_Given task_
Please rewrite the items from the line containing "At what distance does" through the end of the items, changing "viewer" to "observer" and leaving everything else as it is.

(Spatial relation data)
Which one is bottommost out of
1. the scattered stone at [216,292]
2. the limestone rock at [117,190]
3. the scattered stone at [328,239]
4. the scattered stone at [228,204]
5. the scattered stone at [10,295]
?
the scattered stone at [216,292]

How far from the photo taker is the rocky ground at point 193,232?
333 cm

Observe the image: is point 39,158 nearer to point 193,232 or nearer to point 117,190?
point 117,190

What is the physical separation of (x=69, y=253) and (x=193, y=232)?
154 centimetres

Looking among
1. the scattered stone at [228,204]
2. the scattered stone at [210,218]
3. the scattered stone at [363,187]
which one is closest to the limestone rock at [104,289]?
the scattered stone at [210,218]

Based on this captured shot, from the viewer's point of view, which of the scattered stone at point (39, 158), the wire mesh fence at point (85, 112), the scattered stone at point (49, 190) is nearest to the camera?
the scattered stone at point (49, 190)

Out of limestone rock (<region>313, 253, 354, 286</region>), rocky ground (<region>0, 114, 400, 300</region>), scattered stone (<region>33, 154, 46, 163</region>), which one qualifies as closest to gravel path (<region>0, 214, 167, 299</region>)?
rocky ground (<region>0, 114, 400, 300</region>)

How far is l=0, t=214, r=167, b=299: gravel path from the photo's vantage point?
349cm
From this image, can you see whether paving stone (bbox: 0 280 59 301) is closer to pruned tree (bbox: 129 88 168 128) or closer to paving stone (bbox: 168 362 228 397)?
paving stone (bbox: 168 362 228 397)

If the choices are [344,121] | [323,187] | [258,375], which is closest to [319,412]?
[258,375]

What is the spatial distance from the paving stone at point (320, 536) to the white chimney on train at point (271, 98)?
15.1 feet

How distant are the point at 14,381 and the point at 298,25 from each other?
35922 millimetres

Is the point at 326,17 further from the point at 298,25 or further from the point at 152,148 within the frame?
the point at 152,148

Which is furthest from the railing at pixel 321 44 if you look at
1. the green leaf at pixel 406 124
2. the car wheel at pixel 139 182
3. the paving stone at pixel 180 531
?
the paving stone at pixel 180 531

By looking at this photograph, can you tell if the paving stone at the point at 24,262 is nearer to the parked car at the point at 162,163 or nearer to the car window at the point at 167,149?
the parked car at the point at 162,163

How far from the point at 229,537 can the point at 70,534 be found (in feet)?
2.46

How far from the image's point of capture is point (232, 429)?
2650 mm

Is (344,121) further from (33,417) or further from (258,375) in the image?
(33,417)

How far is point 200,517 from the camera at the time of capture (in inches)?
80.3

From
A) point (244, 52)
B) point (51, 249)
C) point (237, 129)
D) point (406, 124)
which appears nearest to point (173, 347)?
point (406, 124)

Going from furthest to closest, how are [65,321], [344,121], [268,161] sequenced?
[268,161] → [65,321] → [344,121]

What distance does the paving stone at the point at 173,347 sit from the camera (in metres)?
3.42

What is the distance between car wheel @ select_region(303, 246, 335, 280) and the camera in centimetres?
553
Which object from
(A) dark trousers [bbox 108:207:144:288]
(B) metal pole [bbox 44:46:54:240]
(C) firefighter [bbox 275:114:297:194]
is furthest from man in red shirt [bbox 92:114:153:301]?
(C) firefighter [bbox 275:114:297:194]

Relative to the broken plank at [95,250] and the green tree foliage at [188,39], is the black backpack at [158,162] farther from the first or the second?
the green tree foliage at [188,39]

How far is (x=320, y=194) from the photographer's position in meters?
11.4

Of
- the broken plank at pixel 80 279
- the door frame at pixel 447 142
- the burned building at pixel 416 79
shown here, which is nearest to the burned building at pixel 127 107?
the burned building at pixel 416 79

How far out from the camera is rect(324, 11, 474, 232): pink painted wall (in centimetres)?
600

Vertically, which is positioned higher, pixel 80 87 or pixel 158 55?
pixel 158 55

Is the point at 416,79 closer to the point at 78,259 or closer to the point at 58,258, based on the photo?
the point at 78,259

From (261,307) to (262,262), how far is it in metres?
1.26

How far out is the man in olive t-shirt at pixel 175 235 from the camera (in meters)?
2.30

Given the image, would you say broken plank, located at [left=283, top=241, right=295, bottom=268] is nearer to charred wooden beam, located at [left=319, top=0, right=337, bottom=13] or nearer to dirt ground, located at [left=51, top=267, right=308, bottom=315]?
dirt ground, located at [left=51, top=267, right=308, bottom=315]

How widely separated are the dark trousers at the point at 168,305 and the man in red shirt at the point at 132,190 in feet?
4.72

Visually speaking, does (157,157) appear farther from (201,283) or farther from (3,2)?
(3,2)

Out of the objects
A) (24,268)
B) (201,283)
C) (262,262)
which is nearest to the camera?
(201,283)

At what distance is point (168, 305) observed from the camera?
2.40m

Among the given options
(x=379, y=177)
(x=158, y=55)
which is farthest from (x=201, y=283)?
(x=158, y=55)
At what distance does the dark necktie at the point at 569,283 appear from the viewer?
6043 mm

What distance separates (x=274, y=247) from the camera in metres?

_Complete output_
At what distance does the dark necktie at the point at 569,283 appear from the observer?
6043 mm

What distance separates (x=274, y=247) from the camera in metres?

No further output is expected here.